Tuesday, February 28, 2012

Brutally Uncomfortable Question #18

How many members are you willing to lose before firing the one employee you know is causing the most friction?

Thursday, February 23, 2012

Saturday, February 18, 2012

Ignoring the basics will not make them go away

How do you get repeat lessons?  A simple thank you and follow-up.

How do you get more purchases in the pro shop?  A simple thank you and follow-up.

How do you grow your referral base?  Thank you and follow-up.

It is a fact that many championship teams have at last one or two superstars, but without the basics of looking the ball into their mitt in baseball, blocking until the play is whistled dead in football, or following their shot in basketball, many teams would probably end up good, but not great.  

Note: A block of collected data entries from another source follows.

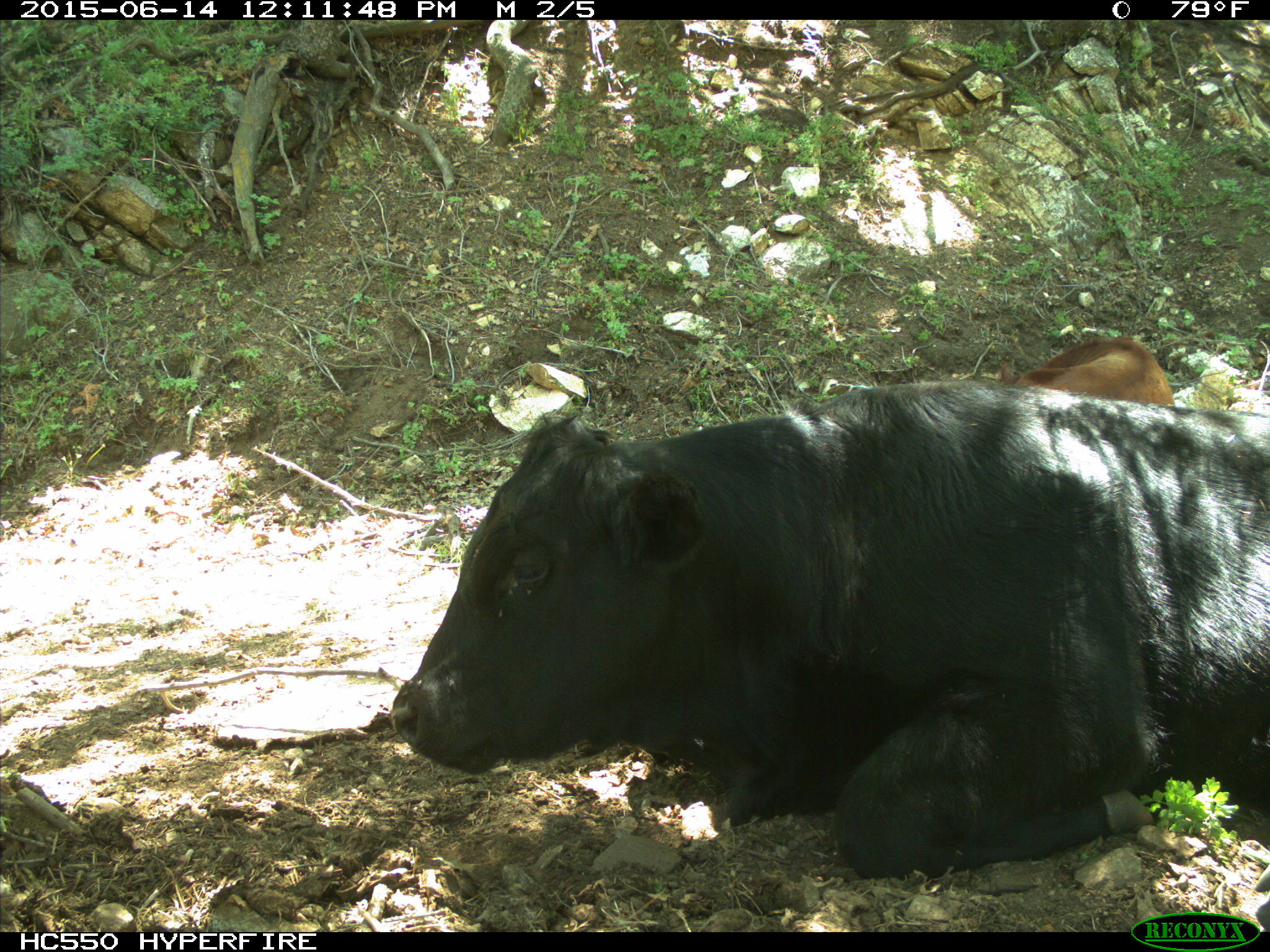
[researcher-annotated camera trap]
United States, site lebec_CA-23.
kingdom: Animalia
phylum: Chordata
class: Mammalia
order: Artiodactyla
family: Bovidae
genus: Bos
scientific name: Bos taurus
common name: domestic cow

Many clubs wonder why they struggle, and I can tell you one of the reasons is their negligent adherence to the basics.  

I have taken at least fifty full one hour lessons in my twenty plus years of playing the game of Golf.  Guess how many thank you notes I have received in all of those years?  One...and it was hand-written (bonus).  Guess how many follow-up phone calls I have received a few days after my lesson to see if what I learned actually worked?  Zero.

When was the last time you gave a handwritten thank you note to a member, an employee, or a guest to express your appreciation?  

My first job after graduating from college was selling mobile phones.  In 1996, my company was the first to come out with a digital version of the cellular phone.  You would think the task would be easy if you are old enough to remember how much static and the number of dropped calls the old cellular phones users had to live with.  But with few digital towers and inexpensive rates to compete against, selling was tough.

After a few of months of bad commission checks, I decided to radically change my approach to the early adopting potential customers in my base.  How?

1. I committed to train each customer for twenty to thirty minutes on the features of the phone to ensure they could use it to its fullest potential before leaving.

2. I wrote hand-written thank you notes to each customer that bought from me.

3. I called each customer personally two to three days after their purchase to be sure they were happy with their service and to see if they had any friends that I should speak to.

Again, this was in 1996 when my commission on a new customer was a handsome $20 + 10% on accessory sales.

When you add up the number of years most members stay at their respective clubs, multiplied by the number of dollars each member and their families spend, the decision to not “block”, “follow your shot”, or “look the ball into your mitt”, is a sure predictor of a losing season.